But Here's An Object More Of Dread

By Abraham Lincoln

                  But here's an object more of dread

                    Than aught the grave contains--

                  A human form with reason fled,

                    While wretched life remains.

                  When terror spread, and neighbors ran

                    Your dangerous strength to bind,

                  And soon, a howling, crazy man,

                    Your limbs were fast confined;

                  How then you strove and shrieked aloud,

                    Your bones and sinews bared;

                  And fiendish on the gazing crowd

                    With burning eyeballs glared;

                  And begged and swore, and wept and prayed,

                    With maniac laughter joined;

                  How fearful were these signs displayed

                    By pangs that killed the mind!

                  And when at length the drear and long

                    Time soothed thy fiercer woes,

                  How plaintively thy mournful song

                    Upon the still night rose!

                  I've heard it oft as if I dreamed,

                    Far distant, sweet and lone,

                  The funeral dirge it ever seemed

                    Of reason dead and gone.

                  To drink its strains I've stole away,

                    All stealthily and still,

                  Ere yet the rising god of day

                    Had streaked the eastern hill.

                  Air held her breath; trees with the spell

                    Seemed sorrowing angels round,

                  Whose swelling tears in dewdrops fell

                    Upon the listening ground.

                  But this is past, and naught remains

                    That raised thee o'er the brute:

                  Thy piercing shrieks and soothing strains

                    Are like, forever mute.

                  Now fare thee well!

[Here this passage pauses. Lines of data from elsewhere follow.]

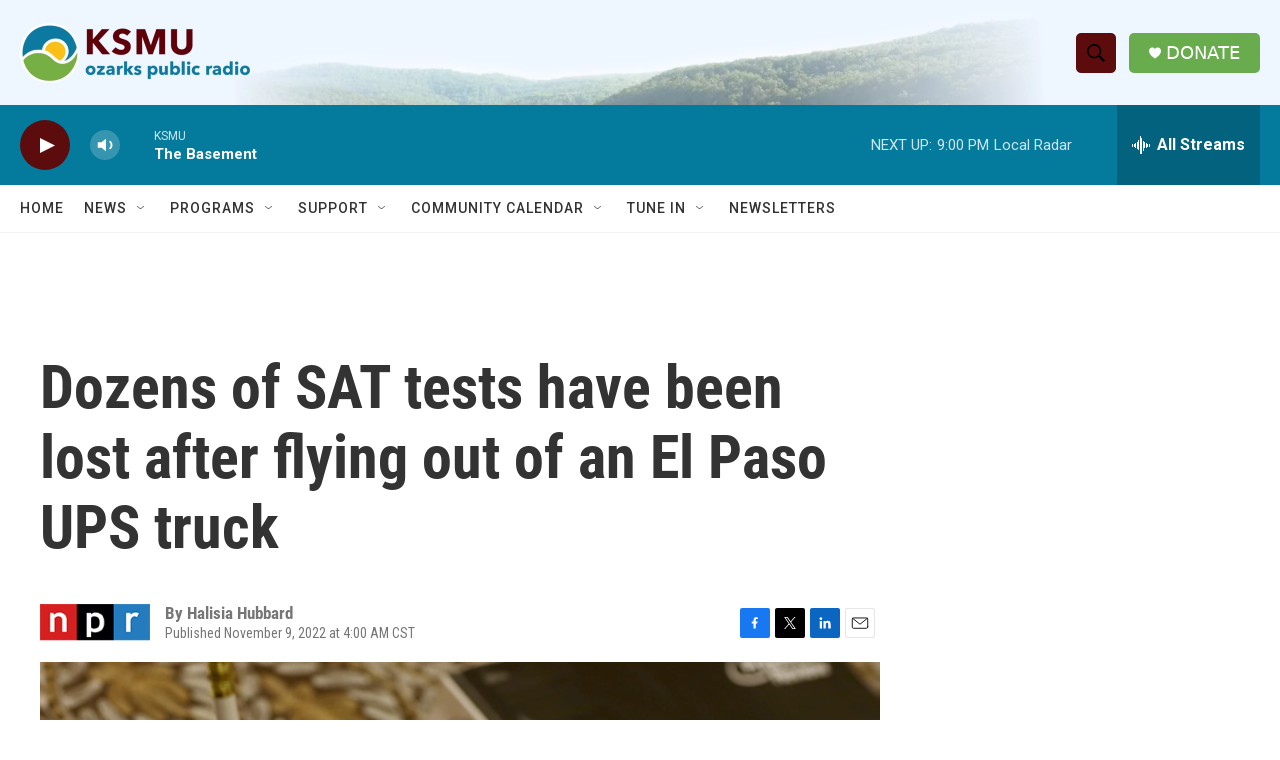

--- FILE ---
content_type: text/html; charset=utf-8
request_url: https://www.google.com/recaptcha/api2/aframe
body_size: 267
content:
<!DOCTYPE HTML><html><head><meta http-equiv="content-type" content="text/html; charset=UTF-8"></head><body><script nonce="r2M7d_fRj0C85w8DUQPKsw">/** Anti-fraud and anti-abuse applications only. See google.com/recaptcha */ try{var clients={'sodar':'https://pagead2.googlesyndication.com/pagead/sodar?'};window.addEventListener("message",function(a){try{if(a.source===window.parent){var b=JSON.parse(a.data);var c=clients[b['id']];if(c){var d=document.createElement('img');d.src=c+b['params']+'&rc='+(localStorage.getItem("rc::a")?sessionStorage.getItem("rc::b"):"");window.document.body.appendChild(d);sessionStorage.setItem("rc::e",parseInt(sessionStorage.getItem("rc::e")||0)+1);localStorage.setItem("rc::h",'1768615465576');}}}catch(b){}});window.parent.postMessage("_grecaptcha_ready", "*");}catch(b){}</script></body></html>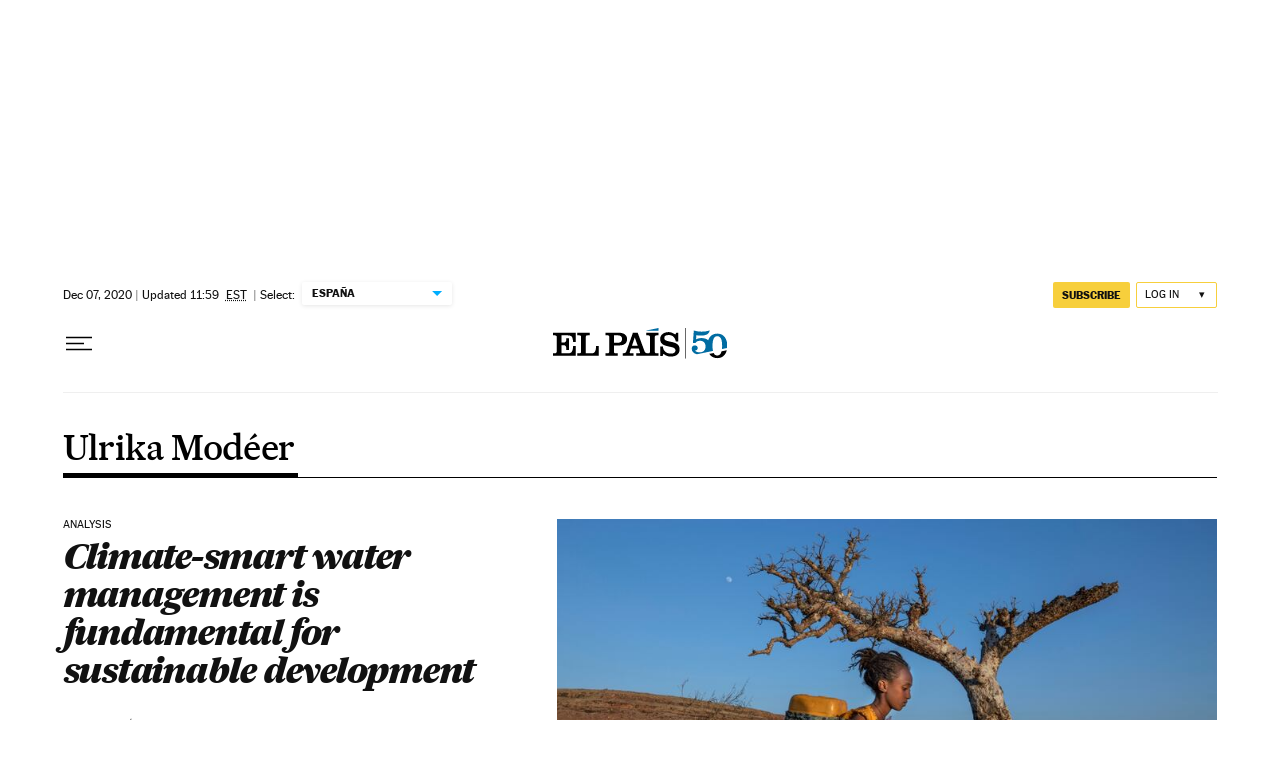

--- FILE ---
content_type: application/javascript; charset=utf-8
request_url: https://fundingchoicesmessages.google.com/f/AGSKWxXX_r6g7z6sGRWB67E6igv0nB5jwuaL_q9Iu-DGhaJauQbrsTdhSjtVHBrXBoSgT2bAiwKr1Ah8ELXEdtBjlDMXgs1uTyybA-PP-gQp-bSN89o-JzGSD3u6j63sNMUVqSIgwC1aUPfJgqWAg0iW64A1Fkf9QDKb8BMYL937eioK-6xa-XK4xJ2BYcGe/_/adPositions._ad_box./eros.htm.streamads._advertorial3.
body_size: -1289
content:
window['61a93717-c45e-4a62-ac70-9cf023eb2c86'] = true;

--- FILE ---
content_type: application/javascript; charset=utf-8
request_url: https://fundingchoicesmessages.google.com/f/AGSKWxWRiOxBK4MDfcb302IooUtHC78QmhKUcZsEjDnPpUgIpgon5LTT-kETkPTJ79DSVKUoMfmx5qvSQweT6zk-7s1WrYN91hnp4cSuuuzZPmhrVEkrmmlr_0roKzZi9l0CSiEuZxA=?fccs=W251bGwsbnVsbCxudWxsLG51bGwsbnVsbCxudWxsLFsxNzY5NDE0MzMyLDg1NzAwMDAwMF0sbnVsbCxudWxsLG51bGwsW251bGwsWzcsNl0sbnVsbCxudWxsLG51bGwsbnVsbCxudWxsLG51bGwsbnVsbCxudWxsLG51bGwsM10sImh0dHBzOi8vZW5nbGlzaC5lbHBhaXMuY29tL2F1dGhvci91bHJpa2EtbW9kZWVyLyIsbnVsbCxbWzgsIms2MVBCam1rNk8wIl0sWzksImVuLVVTIl0sWzE2LCJbMSwxLDFdIl0sWzE5LCIyIl0sWzE3LCJbMF0iXSxbMjQsIiJdLFsyOSwiZmFsc2UiXV1d
body_size: 104
content:
if (typeof __googlefc.fcKernelManager.run === 'function') {"use strict";this.default_ContributorServingResponseClientJs=this.default_ContributorServingResponseClientJs||{};(function(_){var window=this;
try{
var qp=function(a){this.A=_.t(a)};_.u(qp,_.J);var rp=function(a){this.A=_.t(a)};_.u(rp,_.J);rp.prototype.getWhitelistStatus=function(){return _.F(this,2)};var sp=function(a){this.A=_.t(a)};_.u(sp,_.J);var tp=_.ed(sp),up=function(a,b,c){this.B=a;this.j=_.A(b,qp,1);this.l=_.A(b,_.Pk,3);this.F=_.A(b,rp,4);a=this.B.location.hostname;this.D=_.Fg(this.j,2)&&_.O(this.j,2)!==""?_.O(this.j,2):a;a=new _.Qg(_.Qk(this.l));this.C=new _.dh(_.q.document,this.D,a);this.console=null;this.o=new _.mp(this.B,c,a)};
up.prototype.run=function(){if(_.O(this.j,3)){var a=this.C,b=_.O(this.j,3),c=_.fh(a),d=new _.Wg;b=_.hg(d,1,b);c=_.C(c,1,b);_.jh(a,c)}else _.gh(this.C,"FCNEC");_.op(this.o,_.A(this.l,_.De,1),this.l.getDefaultConsentRevocationText(),this.l.getDefaultConsentRevocationCloseText(),this.l.getDefaultConsentRevocationAttestationText(),this.D);_.pp(this.o,_.F(this.F,1),this.F.getWhitelistStatus());var e;a=(e=this.B.googlefc)==null?void 0:e.__executeManualDeployment;a!==void 0&&typeof a==="function"&&_.To(this.o.G,
"manualDeploymentApi")};var vp=function(){};vp.prototype.run=function(a,b,c){var d;return _.v(function(e){d=tp(b);(new up(a,d,c)).run();return e.return({})})};_.Tk(7,new vp);
}catch(e){_._DumpException(e)}
}).call(this,this.default_ContributorServingResponseClientJs);
// Google Inc.

//# sourceURL=/_/mss/boq-content-ads-contributor/_/js/k=boq-content-ads-contributor.ContributorServingResponseClientJs.en_US.k61PBjmk6O0.es5.O/d=1/exm=ad_blocking_detection_executable,kernel_loader,loader_js_executable/ed=1/rs=AJlcJMztj-kAdg6DB63MlSG3pP52LjSptg/m=cookie_refresh_executable
__googlefc.fcKernelManager.run('\x5b\x5b\x5b7,\x22\x5b\x5bnull,\\\x22elpais.com\\\x22,\\\x22AKsRol_fundCM8shx0JXSWOh4OtLHz7yEy6eXwWdTSikEqIppWqYYnT03RiLMzPWynDm9qECcjbgqRJfY1Gf3zBL4GssDEnVAfpKdOe7HdZLRDlK9fBByay7utBE3Wi_aZbKdljtPc3XnV-K2pkZYb7iDXb3KHESXg\\\\u003d\\\\u003d\\\x22\x5d,null,\x5b\x5bnull,null,null,\\\x22https:\/\/fundingchoicesmessages.google.com\/f\/AGSKWxVdCnju881rCdzmr5rE8B-u6x-yaupcaXJy-N3d6Q63AONcFXYQMBewA6s66LUAiwV5cY0g6t6o0LohYH-xMBnYeEkf_cHtc4aK1LRX0KD4E8c2Tya_c5HuFvbvzzVy7KpH9q0\\\\u003d\\\x22\x5d,null,null,\x5bnull,null,null,\\\x22https:\/\/fundingchoicesmessages.google.com\/el\/AGSKWxVrwHRMwmR5-hH5gPxsTqY3CFWyw4wdpwyg8p2D0luCxx1CMVyMCIKCDP5lTr6A0veLEeboA9zqyfkgCb_48B28cy1kB5G32U6K8umQdqF8Qs8arMMQ49yfDqA0L-y4XiqXZEg\\\\u003d\\\x22\x5d,null,\x5bnull,\x5b7,6\x5d,null,null,null,null,null,null,null,null,null,3\x5d\x5d,\x5b2,1\x5d\x5d\x22\x5d\x5d,\x5bnull,null,null,\x22https:\/\/fundingchoicesmessages.google.com\/f\/AGSKWxX-SHtGhpyrkBbt6I7OSrnkll_rYYWwmyN6XZzEaTy4WjUmhbwqLlFbn-ZkoeuCKESxQY87Z0DlbOLkHT0eCqTxG4yfip0nrB0KAqG0eMEPHWYAXjxe0D5khI70bqbhVHp1t2s\\u003d\x22\x5d\x5d');}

More thou the cause

                    Than subject now of woe.

                  All mental pangs by time's kind laws

                    Hast lost the power to know.

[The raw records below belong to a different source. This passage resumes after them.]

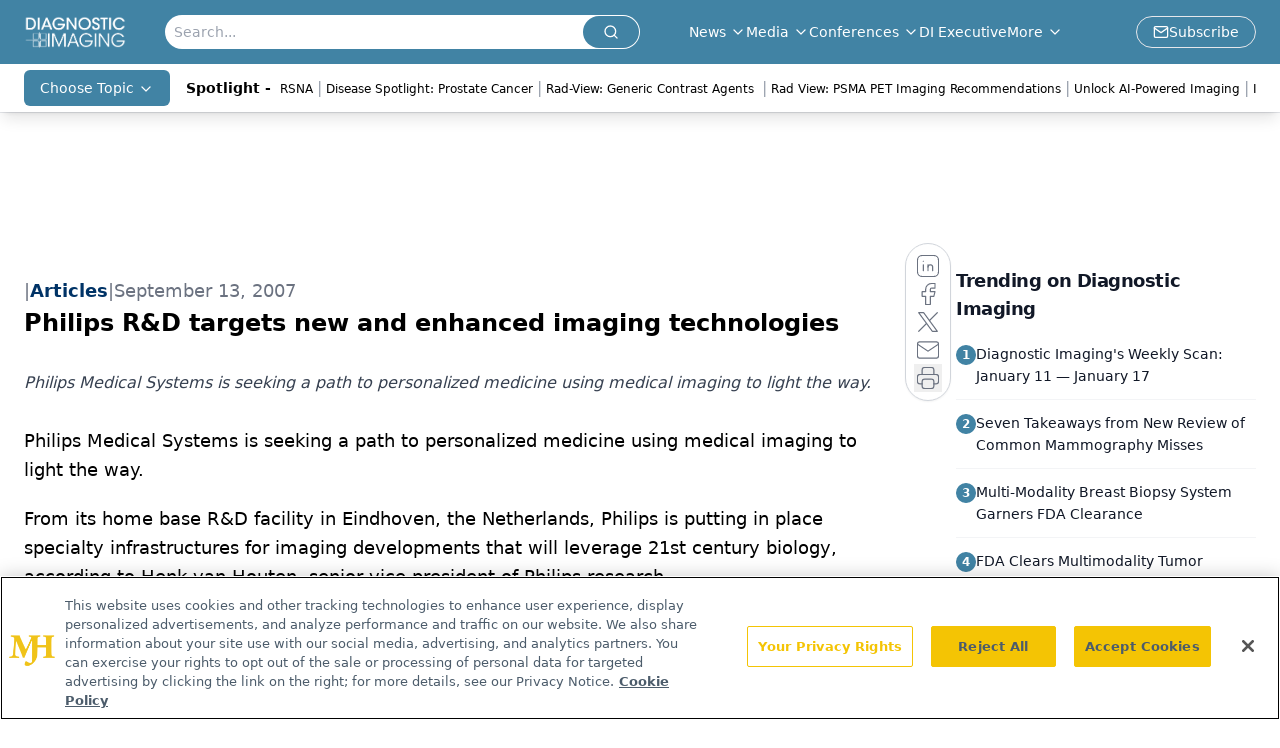

--- FILE ---
content_type: text/html; charset=utf-8
request_url: https://www.google.com/recaptcha/api2/aframe
body_size: 182
content:
<!DOCTYPE HTML><html><head><meta http-equiv="content-type" content="text/html; charset=UTF-8"></head><body><script nonce="aQ17OgHgZUrArixcuVVJIg">/** Anti-fraud and anti-abuse applications only. See google.com/recaptcha */ try{var clients={'sodar':'https://pagead2.googlesyndication.com/pagead/sodar?'};window.addEventListener("message",function(a){try{if(a.source===window.parent){var b=JSON.parse(a.data);var c=clients[b['id']];if(c){var d=document.createElement('img');d.src=c+b['params']+'&rc='+(localStorage.getItem("rc::a")?sessionStorage.getItem("rc::b"):"");window.document.body.appendChild(d);sessionStorage.setItem("rc::e",parseInt(sessionStorage.getItem("rc::e")||0)+1);localStorage.setItem("rc::h",'1768730725561');}}}catch(b){}});window.parent.postMessage("_grecaptcha_ready", "*");}catch(b){}</script></body></html>

--- FILE ---
content_type: application/javascript
request_url: https://api.lightboxcdn.com/z9gd/43386/www.diagnosticimaging.com/jsonp/z?cb=1768730712722&dre=l&callback=jQuery112404231648045126566_1768730712662&_=1768730712663
body_size: 1188
content:
jQuery112404231648045126566_1768730712662({"response":"[base64].[base64]","dre":"l","success":true});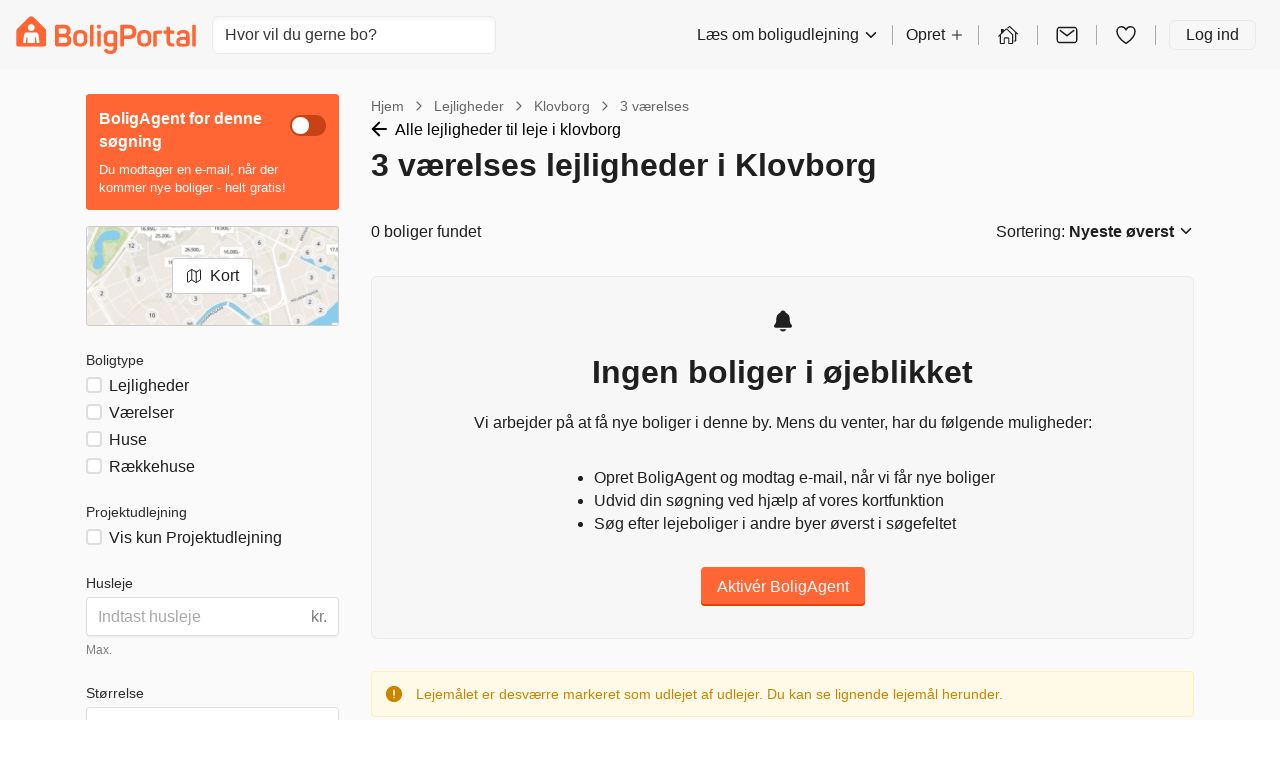

--- FILE ---
content_type: text/plain; charset=utf-8
request_url: https://events.getsitectrl.com/api/v1/events?query=ad_rented_out_redirect%3DRENTED_OUT_APPROVED
body_size: 556
content:
{"id":"66f36611cf74c997","user_id":"66f36611cf7d0738","time":1768680867645,"token":"1768680867.050c2231ba1322e939fb39ddbab97203.b908c813a6badf0f2cdb7abd765f63af","geo":{"ip":"3.12.166.36","geopath":"147015:147763:220321:","geoname_id":4509177,"longitude":-83.0061,"latitude":39.9625,"postal_code":"43215","city":"Columbus","region":"Ohio","state_code":"OH","country":"United States","country_code":"US","timezone":"America/New_York"},"ua":{"platform":"Desktop","os":"Mac OS","os_family":"Mac OS X","os_version":"10.15.7","browser":"Other","browser_family":"ClaudeBot","browser_version":"1.0","device":"Spider","device_brand":"Spider","device_model":"Desktop"},"utm":{}}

                  O death! thou awe-inspiring prince

                    That keepst the world in fear,

                  Why dost thou tear more blest ones hence,

                    And leave him lingering here?

Lincoln wrote:The subject of the present one is an insane man; his name is Matthew Gentry. He is three years older than I, and when we were boys we went to school together. He was rather a bright lad, and the son of the rich man of a very poor neighborhood. At the age of nineteen he unaccountably became furiously mad, from which condition he gradually settled down into harmless insanity. When, as I told you in my other letter, I visited my old home in the fall of 1844, I found him still lingering in this wretched condition. In my poetizing mood, I could not forget the impression his case made upon me.